Saved entries
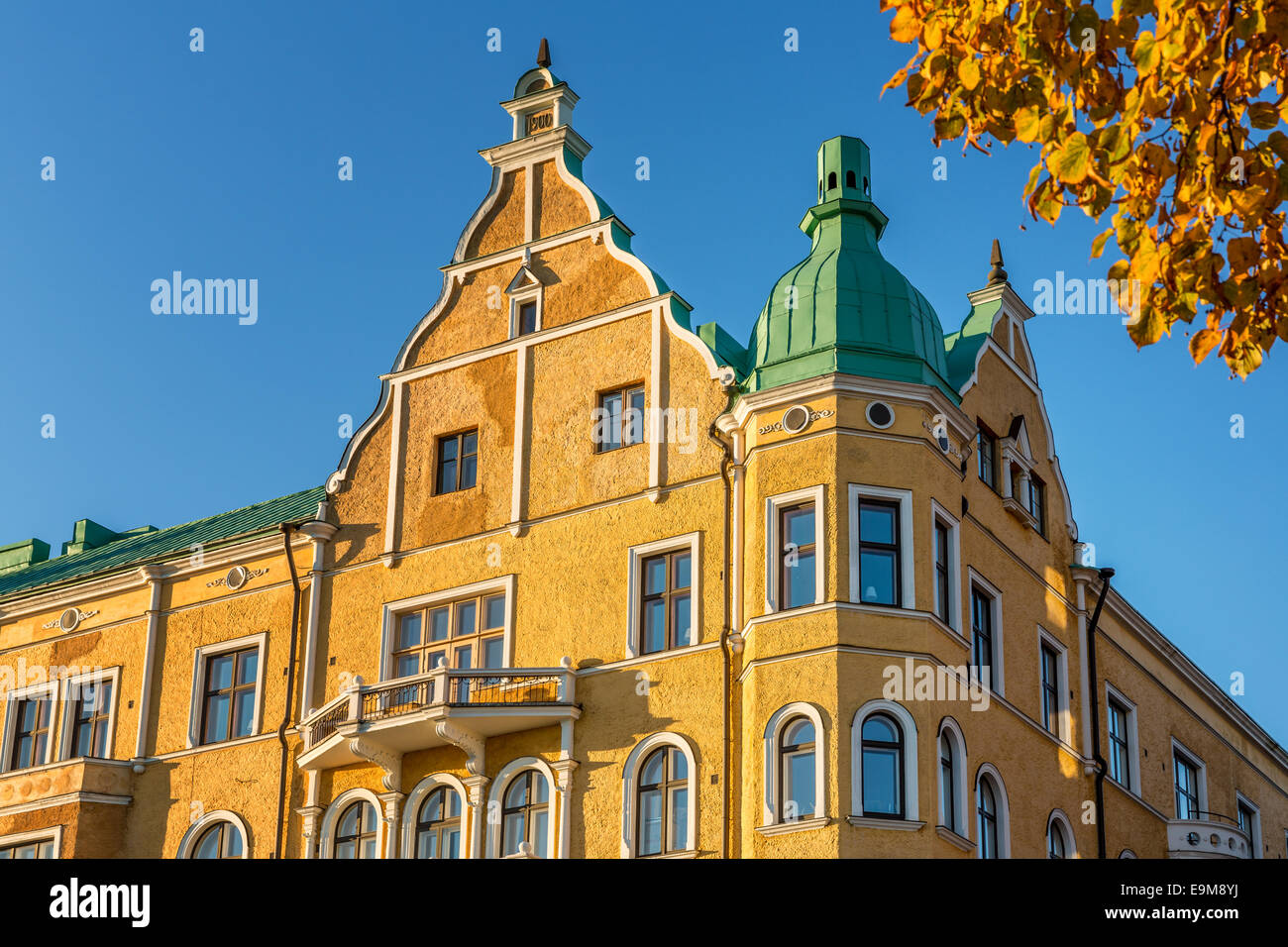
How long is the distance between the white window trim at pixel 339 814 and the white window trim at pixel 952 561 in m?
9.63

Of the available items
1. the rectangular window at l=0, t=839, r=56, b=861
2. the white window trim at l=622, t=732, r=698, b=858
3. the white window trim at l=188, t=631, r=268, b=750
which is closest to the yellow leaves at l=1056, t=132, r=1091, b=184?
the white window trim at l=622, t=732, r=698, b=858

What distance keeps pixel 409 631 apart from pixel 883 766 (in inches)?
353

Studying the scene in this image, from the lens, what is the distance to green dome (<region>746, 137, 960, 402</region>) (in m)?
29.0

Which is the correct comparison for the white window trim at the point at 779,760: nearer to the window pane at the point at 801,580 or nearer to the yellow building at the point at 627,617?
the yellow building at the point at 627,617

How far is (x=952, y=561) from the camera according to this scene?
28.7 metres

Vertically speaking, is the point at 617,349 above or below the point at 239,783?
above

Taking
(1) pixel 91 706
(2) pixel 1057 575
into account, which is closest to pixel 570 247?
(2) pixel 1057 575

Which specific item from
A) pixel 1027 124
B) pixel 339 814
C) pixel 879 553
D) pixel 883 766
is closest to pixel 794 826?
pixel 883 766

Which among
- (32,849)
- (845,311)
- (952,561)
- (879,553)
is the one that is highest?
(845,311)

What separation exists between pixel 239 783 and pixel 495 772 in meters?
5.52

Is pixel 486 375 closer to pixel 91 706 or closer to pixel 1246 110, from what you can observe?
pixel 91 706

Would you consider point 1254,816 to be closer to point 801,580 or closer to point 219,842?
point 801,580

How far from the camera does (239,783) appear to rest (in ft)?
107

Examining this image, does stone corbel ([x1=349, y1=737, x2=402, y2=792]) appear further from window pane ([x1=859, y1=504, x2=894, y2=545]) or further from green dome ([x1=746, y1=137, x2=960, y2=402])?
window pane ([x1=859, y1=504, x2=894, y2=545])
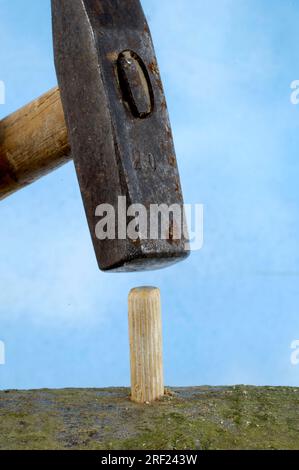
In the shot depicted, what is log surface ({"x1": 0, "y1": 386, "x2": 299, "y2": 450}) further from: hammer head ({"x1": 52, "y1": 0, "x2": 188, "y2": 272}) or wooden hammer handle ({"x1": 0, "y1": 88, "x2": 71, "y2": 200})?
wooden hammer handle ({"x1": 0, "y1": 88, "x2": 71, "y2": 200})

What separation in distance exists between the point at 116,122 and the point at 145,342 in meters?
0.81

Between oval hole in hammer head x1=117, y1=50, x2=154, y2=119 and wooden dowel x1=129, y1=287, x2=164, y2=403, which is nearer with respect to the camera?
oval hole in hammer head x1=117, y1=50, x2=154, y2=119

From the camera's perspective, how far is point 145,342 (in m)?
2.20

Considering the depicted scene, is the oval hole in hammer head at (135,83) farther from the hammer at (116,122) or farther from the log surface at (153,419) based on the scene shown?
the log surface at (153,419)

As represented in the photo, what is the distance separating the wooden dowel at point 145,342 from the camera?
2197 millimetres

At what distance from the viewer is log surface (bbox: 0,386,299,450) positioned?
1829 millimetres

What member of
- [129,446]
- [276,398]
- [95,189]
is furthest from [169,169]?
[276,398]

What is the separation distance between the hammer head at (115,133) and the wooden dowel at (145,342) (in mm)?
496

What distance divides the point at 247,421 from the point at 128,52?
997 millimetres

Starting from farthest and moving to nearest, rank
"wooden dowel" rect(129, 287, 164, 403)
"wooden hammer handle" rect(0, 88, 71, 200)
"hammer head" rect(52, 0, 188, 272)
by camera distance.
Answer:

» **What is required**:
Please copy the material above word for word, leaving the pictures out of your answer.

» **Task response**:
How long is the distance between the white window trim at pixel 339 814 and the white window trim at pixel 952 561 in m?
9.63

Of the available items
1. the rectangular window at l=0, t=839, r=56, b=861
2. the white window trim at l=622, t=732, r=698, b=858
3. the white window trim at l=188, t=631, r=268, b=750
which is closest to the yellow leaves at l=1056, t=132, r=1091, b=184?
the white window trim at l=622, t=732, r=698, b=858

What distance keeps pixel 409 631 apart from pixel 883 766 (in inches)?
353

Studying the scene in this image, from the lens, what is the distance to green dome (<region>746, 137, 960, 402</region>) (in m)?
29.0

Which is the correct comparison for the white window trim at the point at 779,760: nearer to the window pane at the point at 801,580 or nearer to the yellow building at the point at 627,617?
the yellow building at the point at 627,617

How far is (x=952, y=561) from the camera according to this scene?
28.7 metres

Vertically speaking, is the point at 617,349 above or below the point at 239,783?
above

Taking
(1) pixel 91 706
(2) pixel 1057 575
into account, which is closest to pixel 570 247?
(2) pixel 1057 575

Which specific item from
A) pixel 1027 124
B) pixel 339 814
C) pixel 879 553
D) pixel 883 766
is closest to pixel 794 826?
pixel 883 766

Which among
- (32,849)
- (845,311)
- (952,561)
- (879,553)
is the one that is highest?
(845,311)

What separation exists between pixel 239 783 and pixel 495 772 in meters?
5.52

Is pixel 486 375 closer to pixel 91 706 or closer to pixel 1246 110, from what you can observe?
pixel 91 706

Would you consider point 1254,816 to be closer to point 801,580 or closer to point 219,842?
point 801,580

How far from the camera does (239,783) appear to rest (in ft)?
107

Examining this image, does stone corbel ([x1=349, y1=737, x2=402, y2=792]) appear further from window pane ([x1=859, y1=504, x2=894, y2=545]) or further from green dome ([x1=746, y1=137, x2=960, y2=402])?
window pane ([x1=859, y1=504, x2=894, y2=545])
In the shot depicted, what is log surface ({"x1": 0, "y1": 386, "x2": 299, "y2": 450}) further from: hammer head ({"x1": 52, "y1": 0, "x2": 188, "y2": 272}) or wooden hammer handle ({"x1": 0, "y1": 88, "x2": 71, "y2": 200})?
wooden hammer handle ({"x1": 0, "y1": 88, "x2": 71, "y2": 200})

What separation in distance exists between the point at 116,122 and the point at 145,342 in meters?
0.81

Between oval hole in hammer head x1=117, y1=50, x2=154, y2=119 and wooden dowel x1=129, y1=287, x2=164, y2=403, which is nearer with respect to the camera?
oval hole in hammer head x1=117, y1=50, x2=154, y2=119

From the camera's perspective, how far is point 145,342 (in m)?
2.20

Considering the depicted scene, is the oval hole in hammer head at (135,83) farther from the hammer at (116,122) or farther from the log surface at (153,419) based on the scene shown?
the log surface at (153,419)

As represented in the photo, what is the distance separating the wooden dowel at point 145,342 from the camera?
2197 millimetres

At what distance from the viewer is log surface (bbox: 0,386,299,450) positioned?
1829 millimetres

What member of
- [129,446]
- [276,398]
- [95,189]
is furthest from [169,169]?
[276,398]

What is the separation distance between the hammer head at (115,133) and the wooden dowel at (145,342) (in mm)?
496

What distance divides the point at 247,421 from the point at 128,52?
997 millimetres

Starting from farthest and moving to nearest, rank
"wooden dowel" rect(129, 287, 164, 403)
"wooden hammer handle" rect(0, 88, 71, 200)
"hammer head" rect(52, 0, 188, 272)
by camera distance.
Answer:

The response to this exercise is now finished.